Inklusion als Schlüssel zur Fachkräftesicherung: Chancen und Herausforderungen
Die verstärkte Inklusion von Menschen mit Behinderungen bietet eine vielversprechende Lösung gegen den Fachkräftemangel. Trotz ihrer überdurchschnittlich guten Qualifikationen sind viele jedoch noch nicht ausreichend in den Arbeitsmarkt integriert. Während große Unternehmen bereits Fortschritte gemacht haben, besteht insbesondere in kleinen Betrieben und bestimmten Branchen noch Handlungsbedarf.

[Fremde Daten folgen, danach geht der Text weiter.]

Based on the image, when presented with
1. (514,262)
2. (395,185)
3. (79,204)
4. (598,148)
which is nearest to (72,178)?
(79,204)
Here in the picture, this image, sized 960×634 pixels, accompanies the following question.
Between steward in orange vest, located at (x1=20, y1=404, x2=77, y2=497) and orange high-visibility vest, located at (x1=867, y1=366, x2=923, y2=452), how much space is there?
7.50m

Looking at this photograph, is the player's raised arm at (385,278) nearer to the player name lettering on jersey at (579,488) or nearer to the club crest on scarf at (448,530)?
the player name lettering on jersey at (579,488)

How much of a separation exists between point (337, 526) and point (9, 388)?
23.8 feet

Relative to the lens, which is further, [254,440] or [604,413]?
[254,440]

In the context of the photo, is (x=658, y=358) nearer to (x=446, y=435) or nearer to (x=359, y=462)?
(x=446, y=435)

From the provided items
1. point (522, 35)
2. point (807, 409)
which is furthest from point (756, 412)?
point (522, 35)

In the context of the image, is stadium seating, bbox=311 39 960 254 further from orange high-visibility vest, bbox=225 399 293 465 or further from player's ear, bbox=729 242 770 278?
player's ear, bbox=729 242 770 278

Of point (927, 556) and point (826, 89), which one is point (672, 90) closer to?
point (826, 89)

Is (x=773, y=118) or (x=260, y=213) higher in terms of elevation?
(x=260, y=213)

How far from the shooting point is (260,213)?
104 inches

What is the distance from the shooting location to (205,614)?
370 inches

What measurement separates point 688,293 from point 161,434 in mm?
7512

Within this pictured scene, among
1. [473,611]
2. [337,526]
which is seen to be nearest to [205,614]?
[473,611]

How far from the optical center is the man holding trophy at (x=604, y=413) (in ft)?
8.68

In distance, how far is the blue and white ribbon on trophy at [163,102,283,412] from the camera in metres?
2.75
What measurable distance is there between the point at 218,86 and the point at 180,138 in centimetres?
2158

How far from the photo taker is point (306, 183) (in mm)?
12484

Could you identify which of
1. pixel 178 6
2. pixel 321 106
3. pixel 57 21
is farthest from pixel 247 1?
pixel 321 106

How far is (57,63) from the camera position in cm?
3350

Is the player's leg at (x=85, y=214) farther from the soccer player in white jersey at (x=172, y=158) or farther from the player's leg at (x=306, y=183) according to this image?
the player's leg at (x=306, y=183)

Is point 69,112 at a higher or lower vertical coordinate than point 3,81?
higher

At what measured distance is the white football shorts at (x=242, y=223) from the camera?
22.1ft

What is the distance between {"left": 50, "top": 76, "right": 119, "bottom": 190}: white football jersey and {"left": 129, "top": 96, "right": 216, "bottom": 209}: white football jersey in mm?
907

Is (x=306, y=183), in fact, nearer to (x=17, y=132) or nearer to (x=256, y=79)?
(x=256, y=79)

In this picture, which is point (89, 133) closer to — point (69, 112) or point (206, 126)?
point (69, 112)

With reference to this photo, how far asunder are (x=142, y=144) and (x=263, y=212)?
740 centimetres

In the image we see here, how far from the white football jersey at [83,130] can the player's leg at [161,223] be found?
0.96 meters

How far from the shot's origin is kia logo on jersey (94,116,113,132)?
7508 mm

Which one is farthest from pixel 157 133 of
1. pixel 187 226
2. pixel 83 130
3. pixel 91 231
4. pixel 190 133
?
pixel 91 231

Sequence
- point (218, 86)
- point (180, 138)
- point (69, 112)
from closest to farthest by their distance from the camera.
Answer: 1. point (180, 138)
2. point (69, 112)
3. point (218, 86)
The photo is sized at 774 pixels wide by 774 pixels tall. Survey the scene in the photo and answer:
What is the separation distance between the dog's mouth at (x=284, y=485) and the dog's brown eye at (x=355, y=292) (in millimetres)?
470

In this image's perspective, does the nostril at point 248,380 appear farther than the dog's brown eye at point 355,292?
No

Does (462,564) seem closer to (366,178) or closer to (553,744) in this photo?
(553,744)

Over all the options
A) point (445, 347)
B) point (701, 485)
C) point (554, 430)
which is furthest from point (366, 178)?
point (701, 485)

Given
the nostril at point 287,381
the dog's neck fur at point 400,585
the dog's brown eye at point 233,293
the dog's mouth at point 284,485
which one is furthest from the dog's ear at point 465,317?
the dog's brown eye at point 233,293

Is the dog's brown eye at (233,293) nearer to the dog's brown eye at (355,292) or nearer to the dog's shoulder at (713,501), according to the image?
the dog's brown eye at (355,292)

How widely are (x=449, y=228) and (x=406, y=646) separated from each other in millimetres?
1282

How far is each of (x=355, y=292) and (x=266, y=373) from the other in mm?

Ob die verschärften Regeln für Nicht-Erfüller den Arbeitsmarkt inklusiver gestalten, bleibt abzuwarten. Höhere Ausgleichsabgaben allein schaffen keine inklusivere Unternehmenskultur. Daher ist es wichtig, neben finanziellen Anreizen auch umfassende Informations- und Unterstützungsmaßnahmen für Unternehmen bereitzustellen und die Qualifikation von schwerbehinderten Menschen weiter zu fördern.